→ **What is needed**
Return all of the entries word for word, but omit the pictures they contain.

→ **Given entries**
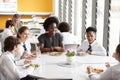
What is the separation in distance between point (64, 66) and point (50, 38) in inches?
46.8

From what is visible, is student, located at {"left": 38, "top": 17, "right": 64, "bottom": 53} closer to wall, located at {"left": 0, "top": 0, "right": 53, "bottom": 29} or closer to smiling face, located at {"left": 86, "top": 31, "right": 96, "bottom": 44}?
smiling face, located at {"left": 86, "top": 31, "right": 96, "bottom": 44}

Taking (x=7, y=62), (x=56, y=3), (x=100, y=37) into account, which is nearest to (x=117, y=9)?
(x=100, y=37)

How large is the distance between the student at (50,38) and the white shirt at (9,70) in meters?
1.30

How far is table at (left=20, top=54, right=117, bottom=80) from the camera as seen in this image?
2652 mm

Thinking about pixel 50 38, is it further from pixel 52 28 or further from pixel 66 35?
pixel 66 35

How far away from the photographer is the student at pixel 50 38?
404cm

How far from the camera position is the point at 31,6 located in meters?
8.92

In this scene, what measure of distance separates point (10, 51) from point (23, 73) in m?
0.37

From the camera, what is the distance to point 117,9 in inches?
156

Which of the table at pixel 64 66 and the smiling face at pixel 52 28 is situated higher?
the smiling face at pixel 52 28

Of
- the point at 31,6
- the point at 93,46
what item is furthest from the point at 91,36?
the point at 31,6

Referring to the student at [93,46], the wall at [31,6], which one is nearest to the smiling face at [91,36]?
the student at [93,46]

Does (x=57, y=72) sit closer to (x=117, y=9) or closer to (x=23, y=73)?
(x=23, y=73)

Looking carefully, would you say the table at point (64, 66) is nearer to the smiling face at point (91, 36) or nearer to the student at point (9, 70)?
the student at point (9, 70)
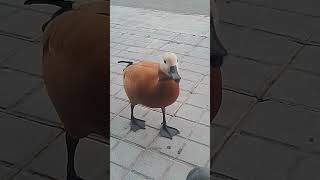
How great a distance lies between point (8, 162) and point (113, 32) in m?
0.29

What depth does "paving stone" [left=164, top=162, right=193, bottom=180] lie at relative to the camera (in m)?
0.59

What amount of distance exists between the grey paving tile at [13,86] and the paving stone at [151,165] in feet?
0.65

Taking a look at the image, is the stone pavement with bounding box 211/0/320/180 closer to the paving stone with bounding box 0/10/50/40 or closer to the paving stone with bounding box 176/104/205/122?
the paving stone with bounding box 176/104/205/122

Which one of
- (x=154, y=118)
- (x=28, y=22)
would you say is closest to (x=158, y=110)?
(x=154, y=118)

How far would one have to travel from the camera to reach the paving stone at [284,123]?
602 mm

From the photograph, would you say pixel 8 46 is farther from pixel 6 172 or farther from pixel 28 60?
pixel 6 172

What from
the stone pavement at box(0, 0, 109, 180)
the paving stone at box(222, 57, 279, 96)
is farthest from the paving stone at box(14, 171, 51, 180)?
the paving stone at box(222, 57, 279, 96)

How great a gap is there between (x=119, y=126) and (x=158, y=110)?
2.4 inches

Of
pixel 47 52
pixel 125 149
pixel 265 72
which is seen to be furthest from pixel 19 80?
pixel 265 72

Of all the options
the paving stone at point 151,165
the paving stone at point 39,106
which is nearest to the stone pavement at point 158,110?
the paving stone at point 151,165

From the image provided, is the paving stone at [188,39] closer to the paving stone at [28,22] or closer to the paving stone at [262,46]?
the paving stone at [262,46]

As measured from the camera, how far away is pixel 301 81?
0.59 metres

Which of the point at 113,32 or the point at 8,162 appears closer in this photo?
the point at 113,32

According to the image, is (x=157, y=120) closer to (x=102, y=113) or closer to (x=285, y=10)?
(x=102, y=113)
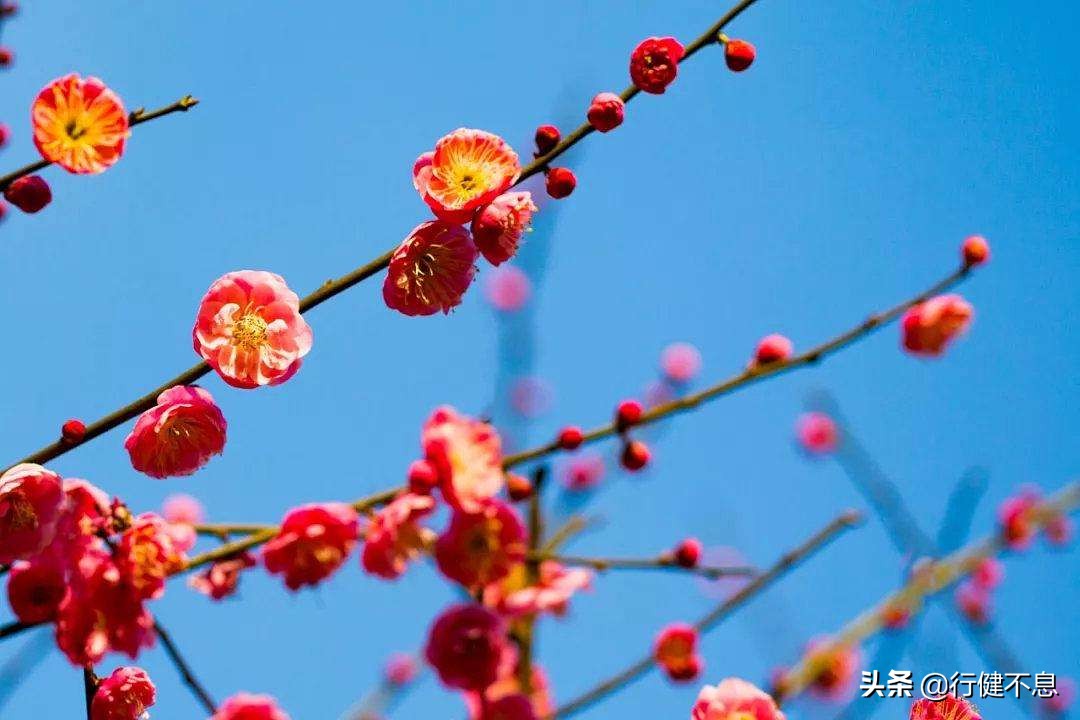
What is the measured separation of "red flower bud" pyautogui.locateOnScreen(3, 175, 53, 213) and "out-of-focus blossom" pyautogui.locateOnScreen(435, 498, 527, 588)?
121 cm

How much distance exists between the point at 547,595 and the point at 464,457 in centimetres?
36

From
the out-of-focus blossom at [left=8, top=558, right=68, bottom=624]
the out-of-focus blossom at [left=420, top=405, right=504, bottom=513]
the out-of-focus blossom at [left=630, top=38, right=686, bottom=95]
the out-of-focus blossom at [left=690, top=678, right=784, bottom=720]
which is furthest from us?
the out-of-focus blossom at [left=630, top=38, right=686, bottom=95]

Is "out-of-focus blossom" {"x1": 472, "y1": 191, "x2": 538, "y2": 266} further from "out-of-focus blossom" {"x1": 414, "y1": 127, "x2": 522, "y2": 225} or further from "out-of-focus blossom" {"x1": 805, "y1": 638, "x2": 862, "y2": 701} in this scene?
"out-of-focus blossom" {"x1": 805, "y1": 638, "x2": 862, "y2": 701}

→ **Task answer**
What is the separation in distance between point (64, 66) and point (50, 38) in inches?
46.8

From what is visible, is student, located at {"left": 38, "top": 17, "right": 64, "bottom": 53} closer to wall, located at {"left": 0, "top": 0, "right": 53, "bottom": 29} or closer to smiling face, located at {"left": 86, "top": 31, "right": 96, "bottom": 44}?
smiling face, located at {"left": 86, "top": 31, "right": 96, "bottom": 44}

Taking (x=7, y=62), (x=56, y=3), (x=100, y=37) into account, which is nearest to (x=117, y=9)?
(x=100, y=37)

How large is the distance between the student at (50,38) and the white shirt at (9,70) in meters?
1.30

How far is table at (left=20, top=54, right=117, bottom=80) from the camera as seen in this image?
2652 mm

Thinking about pixel 50 38, is it further from pixel 52 28 or further from pixel 66 35?
pixel 66 35

How far away from the photographer is the student at pixel 50 38?
404cm

How far from the camera position is the point at 31,6 located in meters?
8.92

In this scene, what measure of distance separates point (10, 51) from point (23, 73) in m?
0.37

From the camera, what is the distance to point 117,9 in inches?
156

Which of the table at pixel 64 66 and the smiling face at pixel 52 28 is situated higher?
the smiling face at pixel 52 28

Of
- the point at 31,6
- the point at 93,46
what item is furthest from the point at 91,36?
the point at 31,6

Referring to the student at [93,46], the wall at [31,6], which one is nearest to the smiling face at [91,36]?
the student at [93,46]

Does (x=57, y=72) sit closer to (x=117, y=9) or closer to (x=23, y=73)?
(x=23, y=73)

Looking carefully, would you say the table at point (64, 66) is nearer to the smiling face at point (91, 36) or nearer to the student at point (9, 70)?
the student at point (9, 70)
How great a distance lies between point (8, 162) and point (113, 32) in m?
0.29

What depth does "paving stone" [left=164, top=162, right=193, bottom=180] lie at relative to the camera (in m)?
0.59

What amount of distance exists between the grey paving tile at [13,86] and the paving stone at [151,165] in feet?
0.65

Taking a look at the image, is the stone pavement with bounding box 211/0/320/180 closer to the paving stone with bounding box 0/10/50/40 or closer to the paving stone with bounding box 176/104/205/122?
the paving stone with bounding box 176/104/205/122

Which one of
- (x=154, y=118)
- (x=28, y=22)
would you say is closest to (x=158, y=110)?
(x=154, y=118)

How far would one have to travel from the camera to reach the paving stone at [284,123]?
602 mm

From the photograph, would you say pixel 8 46 is farther from pixel 6 172 or farther from pixel 28 60?
pixel 6 172

What from
the stone pavement at box(0, 0, 109, 180)
the paving stone at box(222, 57, 279, 96)
is farthest from the paving stone at box(14, 171, 51, 180)?
the paving stone at box(222, 57, 279, 96)

How great a gap is there between (x=119, y=126) and (x=158, y=110)?
2.4 inches

Of
pixel 47 52
pixel 125 149
pixel 265 72
which is seen to be furthest from pixel 19 80?
pixel 265 72

Of all the options
the paving stone at point 151,165
the paving stone at point 39,106
which is nearest to the stone pavement at point 158,110?
the paving stone at point 151,165

From the image provided, is the paving stone at [188,39] closer to the paving stone at [28,22] or closer to the paving stone at [262,46]?
the paving stone at [262,46]

As measured from the camera, how far away is pixel 301 81?
0.59 metres

Which of the point at 113,32 or the point at 8,162 appears closer in this photo?
the point at 113,32

According to the image, is (x=157, y=120) closer to (x=102, y=113) or closer to (x=285, y=10)?
(x=102, y=113)
What is the measured separation of "red flower bud" pyautogui.locateOnScreen(3, 175, 53, 213) and "out-of-focus blossom" pyautogui.locateOnScreen(435, 498, 527, 588)?
121 cm

How much distance exists between the point at 547,595 and the point at 464,457 in centimetres?
36

From
the out-of-focus blossom at [left=8, top=558, right=68, bottom=624]
the out-of-focus blossom at [left=420, top=405, right=504, bottom=513]
the out-of-focus blossom at [left=630, top=38, right=686, bottom=95]
the out-of-focus blossom at [left=690, top=678, right=784, bottom=720]
which is furthest from us?
the out-of-focus blossom at [left=630, top=38, right=686, bottom=95]

Is "out-of-focus blossom" {"x1": 472, "y1": 191, "x2": 538, "y2": 266} further from "out-of-focus blossom" {"x1": 414, "y1": 127, "x2": 522, "y2": 225} or further from "out-of-focus blossom" {"x1": 805, "y1": 638, "x2": 862, "y2": 701} in this scene?
"out-of-focus blossom" {"x1": 805, "y1": 638, "x2": 862, "y2": 701}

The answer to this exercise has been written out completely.